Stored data
-- Start --
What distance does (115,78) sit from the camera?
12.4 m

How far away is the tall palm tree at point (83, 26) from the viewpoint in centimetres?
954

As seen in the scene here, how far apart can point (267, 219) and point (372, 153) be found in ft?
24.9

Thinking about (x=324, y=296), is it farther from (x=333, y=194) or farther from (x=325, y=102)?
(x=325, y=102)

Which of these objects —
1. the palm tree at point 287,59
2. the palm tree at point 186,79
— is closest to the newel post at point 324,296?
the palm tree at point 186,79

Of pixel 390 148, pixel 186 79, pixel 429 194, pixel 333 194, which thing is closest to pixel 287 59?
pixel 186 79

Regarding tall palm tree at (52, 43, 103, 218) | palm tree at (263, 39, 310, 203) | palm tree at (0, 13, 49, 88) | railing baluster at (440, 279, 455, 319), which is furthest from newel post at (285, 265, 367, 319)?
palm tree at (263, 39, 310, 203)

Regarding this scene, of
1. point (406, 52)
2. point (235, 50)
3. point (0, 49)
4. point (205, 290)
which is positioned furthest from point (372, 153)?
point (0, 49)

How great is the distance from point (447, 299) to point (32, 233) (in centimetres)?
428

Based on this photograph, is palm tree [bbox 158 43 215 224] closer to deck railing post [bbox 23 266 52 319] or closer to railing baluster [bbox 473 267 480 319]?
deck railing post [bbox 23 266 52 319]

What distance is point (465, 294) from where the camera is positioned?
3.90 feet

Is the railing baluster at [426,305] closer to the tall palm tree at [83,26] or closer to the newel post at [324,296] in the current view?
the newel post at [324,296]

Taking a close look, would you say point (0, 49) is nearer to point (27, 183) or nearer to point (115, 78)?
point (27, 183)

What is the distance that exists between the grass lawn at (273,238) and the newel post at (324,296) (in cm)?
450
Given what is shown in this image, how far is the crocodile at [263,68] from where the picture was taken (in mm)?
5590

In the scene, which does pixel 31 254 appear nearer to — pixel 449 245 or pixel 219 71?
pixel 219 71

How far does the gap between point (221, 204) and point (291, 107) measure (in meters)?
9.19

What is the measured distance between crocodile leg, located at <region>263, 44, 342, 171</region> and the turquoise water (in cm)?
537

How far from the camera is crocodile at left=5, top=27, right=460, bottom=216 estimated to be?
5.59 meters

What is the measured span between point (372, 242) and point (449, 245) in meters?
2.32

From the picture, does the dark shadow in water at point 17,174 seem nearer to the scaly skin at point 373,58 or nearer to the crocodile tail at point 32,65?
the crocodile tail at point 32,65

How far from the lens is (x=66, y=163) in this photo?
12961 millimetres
-- End --
**JOB**. Rewrite all of the records above, replacing "camera" with "observer" each time it occurs and leaving everything else unchanged.

**ANSWER IN FULL**.
What distance does (115,78) sit from the observer?
12.4 m

How far away is the tall palm tree at point (83, 26) from the viewpoint in centimetres?
954

As seen in the scene here, how far apart can point (267, 219) and point (372, 153) be found in ft?
24.9

Thinking about (x=324, y=296), is it farther from (x=333, y=194) or farther from (x=325, y=102)?
(x=325, y=102)

Which of these objects —
1. the palm tree at point 287,59
2. the palm tree at point 186,79
— is closest to the newel post at point 324,296?
the palm tree at point 186,79

Of pixel 390 148, pixel 186 79, pixel 429 194, pixel 333 194, which thing is closest to pixel 287 59?
pixel 186 79

Regarding tall palm tree at (52, 43, 103, 218) | palm tree at (263, 39, 310, 203) | palm tree at (0, 13, 49, 88) | railing baluster at (440, 279, 455, 319), which is furthest from newel post at (285, 265, 367, 319)?
palm tree at (263, 39, 310, 203)

Regarding this scene, of
1. point (406, 52)
2. point (235, 50)
3. point (0, 49)
4. point (205, 290)
which is positioned furthest from point (372, 153)?
point (0, 49)

How great is the distance from point (447, 299) to point (32, 233) (in centimetres)?
428

Based on this photograph, is palm tree [bbox 158 43 215 224] closer to deck railing post [bbox 23 266 52 319] or closer to railing baluster [bbox 473 267 480 319]?
deck railing post [bbox 23 266 52 319]

What distance is point (465, 294) from where the observer is positioned?
3.90 feet

Is the railing baluster at [426,305] closer to the tall palm tree at [83,26] or closer to the newel post at [324,296] in the current view?
the newel post at [324,296]

Taking a close look, would you say point (0, 49) is nearer to point (27, 183) or nearer to point (115, 78)?
point (27, 183)

What is the distance that exists between the grass lawn at (273,238) and the newel post at (324,296) (in cm)?
450
Given what is shown in this image, how far is the crocodile at [263,68] from where the picture was taken (in mm)?
5590

In the scene, which does pixel 31 254 appear nearer to — pixel 449 245 or pixel 219 71?
pixel 219 71

How far does the gap between point (221, 204) and point (291, 107) measure (in meters)?
9.19

What is the measured distance between crocodile leg, located at <region>263, 44, 342, 171</region> and the turquoise water (in cm)?
537

How far from the observer is crocodile at left=5, top=27, right=460, bottom=216 estimated to be?
5.59 meters

What is the measured span between point (372, 242) and point (449, 245) in meters?
2.32

From the picture, does the dark shadow in water at point 17,174 seem nearer to the scaly skin at point 373,58 or nearer to the crocodile tail at point 32,65?
the crocodile tail at point 32,65

How far from the lens is (x=66, y=163) in this photo?
12961 millimetres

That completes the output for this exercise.